Ertapenem in the treatment of bacteremia caused by extended-spectrum beta-lactamase-producing Escherichia coli: a propensity score analysis

• Published in: International journal of infectious diseases Vol. 16; no. 1; pp. e47 - e52
• Main Authors: Wu, Un-In, Chen, Wan-Chin, Yang, Ching-Shiang, Wang, Jiun-Ling, Hu, Fu-Chang, Chang, Shan-Chwen, Chen, Yee-Chun
• Format: Journal Article
• Language: English
• Published: Canada Elsevier Ltd 01.01.2012
• Subjects: adults; Aged; Anti-Bacterial Agents - therapeutic use; Bacteremia; Bacteremia - drug therapy; Bacteremia - mortality; beta-Lactamases - biosynthesis; beta-Lactams - therapeutic use; Carbapenems - pharmacology; drug therapy; Ertapenem; ESBL; Escherichia coli; Escherichia coli - isolation & purification; Escherichia coli - pathogenicity; Female; Humans; imipenem; Imipenem - therapeutic use; Infectious Disease; Male; males; meropenem; Middle Aged; Mortality; patients; Propensity Score; prospective studies; Pseudomonas aeruginosa; Pulmonary/Respiratory; regression analysis; risk; Thienamycins - therapeutic use; ESBL; Ertapenem; Escherichia coli; Mortality; Bacteremia
• ISSN: 1201-9712; 1878-3511; 1878-3511
• DOI: 10.1016/j.ijid.2011.09.019

This study assessed the impact of ertapenem and other carbapenems on mortality in patients with monomicrobial extended-spectrum beta-lactamase-producing Escherichia coli (ESBL-EC) bacteremia. This non-concurrent prospective study included adult patients with ESBL-EC bacteremia during a 2.5-year period at a 2200-bed teaching hospital. We used a multivariate logistic regression model and Cox's proportional hazards model including propensity score analysis to assess variables associated with 30-day mortality.
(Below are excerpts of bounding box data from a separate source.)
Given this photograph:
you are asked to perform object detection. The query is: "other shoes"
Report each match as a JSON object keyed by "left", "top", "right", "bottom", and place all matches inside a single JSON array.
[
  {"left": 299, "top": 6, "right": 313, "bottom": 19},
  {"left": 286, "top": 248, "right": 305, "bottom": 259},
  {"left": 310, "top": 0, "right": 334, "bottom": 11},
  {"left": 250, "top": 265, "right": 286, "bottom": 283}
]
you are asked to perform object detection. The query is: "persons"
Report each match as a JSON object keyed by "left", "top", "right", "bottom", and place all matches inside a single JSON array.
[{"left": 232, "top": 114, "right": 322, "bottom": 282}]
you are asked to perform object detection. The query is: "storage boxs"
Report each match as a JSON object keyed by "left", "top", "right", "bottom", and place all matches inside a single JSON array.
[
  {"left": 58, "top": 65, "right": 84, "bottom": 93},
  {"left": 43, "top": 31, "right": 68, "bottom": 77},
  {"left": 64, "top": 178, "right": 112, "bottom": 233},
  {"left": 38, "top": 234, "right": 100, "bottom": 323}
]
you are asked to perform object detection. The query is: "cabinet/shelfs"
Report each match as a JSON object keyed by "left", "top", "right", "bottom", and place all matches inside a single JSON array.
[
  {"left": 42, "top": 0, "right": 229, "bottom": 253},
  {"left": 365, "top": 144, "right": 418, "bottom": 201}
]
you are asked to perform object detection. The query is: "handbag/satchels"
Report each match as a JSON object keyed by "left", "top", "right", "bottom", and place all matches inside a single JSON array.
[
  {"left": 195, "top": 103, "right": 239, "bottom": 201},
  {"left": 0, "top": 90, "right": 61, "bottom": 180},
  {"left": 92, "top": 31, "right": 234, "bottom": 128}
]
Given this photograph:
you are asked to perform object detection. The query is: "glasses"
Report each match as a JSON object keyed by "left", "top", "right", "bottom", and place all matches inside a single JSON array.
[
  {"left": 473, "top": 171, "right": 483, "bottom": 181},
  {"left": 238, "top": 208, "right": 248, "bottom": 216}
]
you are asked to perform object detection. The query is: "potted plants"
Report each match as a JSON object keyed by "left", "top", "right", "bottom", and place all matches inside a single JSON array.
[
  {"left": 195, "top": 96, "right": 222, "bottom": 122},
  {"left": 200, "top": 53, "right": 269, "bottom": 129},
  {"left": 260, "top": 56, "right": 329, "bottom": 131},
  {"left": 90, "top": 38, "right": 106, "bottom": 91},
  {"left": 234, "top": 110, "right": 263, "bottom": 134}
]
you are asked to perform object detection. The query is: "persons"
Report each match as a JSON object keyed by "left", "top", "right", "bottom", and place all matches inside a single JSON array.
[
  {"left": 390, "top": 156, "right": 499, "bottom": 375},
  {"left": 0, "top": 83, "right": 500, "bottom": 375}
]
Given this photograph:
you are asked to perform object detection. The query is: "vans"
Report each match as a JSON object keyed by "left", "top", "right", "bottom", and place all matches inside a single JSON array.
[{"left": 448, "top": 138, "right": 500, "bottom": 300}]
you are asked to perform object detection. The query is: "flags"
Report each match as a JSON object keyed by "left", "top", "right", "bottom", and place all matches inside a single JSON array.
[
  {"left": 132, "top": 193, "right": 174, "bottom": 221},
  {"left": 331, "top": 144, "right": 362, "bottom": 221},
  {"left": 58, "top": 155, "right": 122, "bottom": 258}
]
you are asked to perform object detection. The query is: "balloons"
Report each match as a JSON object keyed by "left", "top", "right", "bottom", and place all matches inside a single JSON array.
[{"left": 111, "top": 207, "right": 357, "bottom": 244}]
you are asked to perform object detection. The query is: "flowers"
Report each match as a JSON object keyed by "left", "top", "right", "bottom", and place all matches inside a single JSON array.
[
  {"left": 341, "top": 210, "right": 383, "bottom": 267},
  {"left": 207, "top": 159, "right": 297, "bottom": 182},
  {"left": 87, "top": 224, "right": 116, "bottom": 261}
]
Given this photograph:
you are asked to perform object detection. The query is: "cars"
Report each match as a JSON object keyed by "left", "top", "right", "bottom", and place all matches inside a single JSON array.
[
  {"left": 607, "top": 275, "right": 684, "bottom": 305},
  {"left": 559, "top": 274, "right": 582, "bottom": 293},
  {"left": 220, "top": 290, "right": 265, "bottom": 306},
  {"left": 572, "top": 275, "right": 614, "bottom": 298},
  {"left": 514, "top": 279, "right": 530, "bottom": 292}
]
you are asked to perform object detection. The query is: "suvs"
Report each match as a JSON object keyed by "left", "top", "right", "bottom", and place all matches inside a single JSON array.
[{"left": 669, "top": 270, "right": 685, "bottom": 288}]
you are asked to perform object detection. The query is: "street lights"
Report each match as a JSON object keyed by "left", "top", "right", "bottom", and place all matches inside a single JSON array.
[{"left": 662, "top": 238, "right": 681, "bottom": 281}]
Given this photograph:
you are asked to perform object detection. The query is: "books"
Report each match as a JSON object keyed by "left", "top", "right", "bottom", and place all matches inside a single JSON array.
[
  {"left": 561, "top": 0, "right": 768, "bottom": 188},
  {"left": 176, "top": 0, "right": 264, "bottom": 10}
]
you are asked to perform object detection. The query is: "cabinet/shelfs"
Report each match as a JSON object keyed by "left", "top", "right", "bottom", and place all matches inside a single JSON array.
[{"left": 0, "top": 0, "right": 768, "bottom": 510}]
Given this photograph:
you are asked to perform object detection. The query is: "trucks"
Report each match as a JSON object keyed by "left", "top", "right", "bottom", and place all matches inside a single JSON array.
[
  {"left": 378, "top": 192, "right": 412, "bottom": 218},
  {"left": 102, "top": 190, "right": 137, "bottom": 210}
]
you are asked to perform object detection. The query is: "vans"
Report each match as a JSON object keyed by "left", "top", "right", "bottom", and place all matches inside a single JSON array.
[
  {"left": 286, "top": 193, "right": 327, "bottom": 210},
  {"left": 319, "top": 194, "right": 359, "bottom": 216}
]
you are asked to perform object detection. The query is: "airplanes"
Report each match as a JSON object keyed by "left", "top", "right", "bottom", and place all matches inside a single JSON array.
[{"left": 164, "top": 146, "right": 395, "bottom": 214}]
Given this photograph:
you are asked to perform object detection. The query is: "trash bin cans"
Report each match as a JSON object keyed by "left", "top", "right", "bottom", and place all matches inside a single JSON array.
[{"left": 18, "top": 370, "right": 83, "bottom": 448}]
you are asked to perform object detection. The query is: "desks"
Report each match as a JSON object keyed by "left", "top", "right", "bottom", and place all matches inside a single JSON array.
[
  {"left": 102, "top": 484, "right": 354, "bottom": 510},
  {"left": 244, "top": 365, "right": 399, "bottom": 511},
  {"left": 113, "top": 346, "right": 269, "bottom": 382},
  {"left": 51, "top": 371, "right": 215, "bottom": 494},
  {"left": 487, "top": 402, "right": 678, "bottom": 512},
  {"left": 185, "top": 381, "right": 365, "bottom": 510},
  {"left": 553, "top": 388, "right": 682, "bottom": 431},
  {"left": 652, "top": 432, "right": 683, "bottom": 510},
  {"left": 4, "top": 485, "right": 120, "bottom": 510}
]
Of 71 patients who met the study criteria, nine died within 3 days. Among the 62 remaining patients who received definitive antimicrobial therapy, 13 died within 30 days. Male gender, ICU stay, solid tumor, and primary bacteremia were independent predictors of 30-day mortality, whereas definitive antimicrobial therapy using either ertapenem or imipenem/meropenem was protective ( p < 0.001 and p = 0.002, respectively). Adjustment by propensity score found that ertapenem appeared to exhibit more favorable outcomes, but the difference fell short of statistical significance (hazard ratio 0.02, p = 0.06). Inappropriate initial therapy was not a significant predictor of mortality. ICU stay, but not initial choice of empirical antimicrobial therapy, was a major predictor of mortality. Using a carbapenem as definitive therapy was a protective factor for 30-day mortality. The choice of ertapenem is reasonable for less severely-ill patients who are at risk of ESBL-EC bacteremia and unlikely to have infection due to Pseudomonas aeruginosa.